Please return each of the following lines word for word, leaving everything unchanged.

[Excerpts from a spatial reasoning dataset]
## START
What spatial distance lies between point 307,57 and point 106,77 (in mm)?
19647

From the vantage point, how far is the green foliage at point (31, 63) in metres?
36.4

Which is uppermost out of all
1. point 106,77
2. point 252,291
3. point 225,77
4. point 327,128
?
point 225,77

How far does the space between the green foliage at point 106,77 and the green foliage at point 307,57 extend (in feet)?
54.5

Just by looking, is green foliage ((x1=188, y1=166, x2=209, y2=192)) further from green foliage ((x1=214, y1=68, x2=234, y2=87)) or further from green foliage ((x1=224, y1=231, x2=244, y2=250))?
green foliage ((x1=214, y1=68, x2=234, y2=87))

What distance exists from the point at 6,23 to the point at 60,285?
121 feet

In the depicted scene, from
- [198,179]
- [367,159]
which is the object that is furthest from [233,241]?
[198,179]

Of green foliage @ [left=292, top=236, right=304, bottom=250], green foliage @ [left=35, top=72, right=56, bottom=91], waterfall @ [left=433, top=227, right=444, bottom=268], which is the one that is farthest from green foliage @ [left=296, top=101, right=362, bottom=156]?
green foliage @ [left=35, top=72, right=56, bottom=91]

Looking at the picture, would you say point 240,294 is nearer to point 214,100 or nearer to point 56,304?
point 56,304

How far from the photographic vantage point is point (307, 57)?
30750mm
## END
# CORRECT RESULT:
What spatial distance lies between point 307,57 and point 106,77 (in mm)?
19647

From the vantage point, how far is the green foliage at point (31, 63) in metres?
36.4

Which is uppermost out of all
1. point 106,77
2. point 252,291
3. point 225,77
4. point 327,128
?
point 225,77

How far does the space between the green foliage at point 106,77 and the green foliage at point 307,57 extend (in feet)?
54.5

Just by looking, is green foliage ((x1=188, y1=166, x2=209, y2=192)) further from green foliage ((x1=214, y1=68, x2=234, y2=87)) or further from green foliage ((x1=224, y1=231, x2=244, y2=250))?
green foliage ((x1=214, y1=68, x2=234, y2=87))

What distance exists from the point at 6,23 to the point at 60,285?
121 feet

In the depicted scene, from
- [198,179]
- [367,159]
which is the object that is furthest from [233,241]?
[198,179]

Of green foliage @ [left=292, top=236, right=304, bottom=250], green foliage @ [left=35, top=72, right=56, bottom=91], waterfall @ [left=433, top=227, right=444, bottom=268], which is the one that is farthest from green foliage @ [left=296, top=101, right=362, bottom=156]?
green foliage @ [left=35, top=72, right=56, bottom=91]

Looking at the picture, would you say point 240,294 is nearer to point 214,100 or nearer to point 56,304?
point 56,304

How far from the photographic vantage point is point (307, 57)?
30750mm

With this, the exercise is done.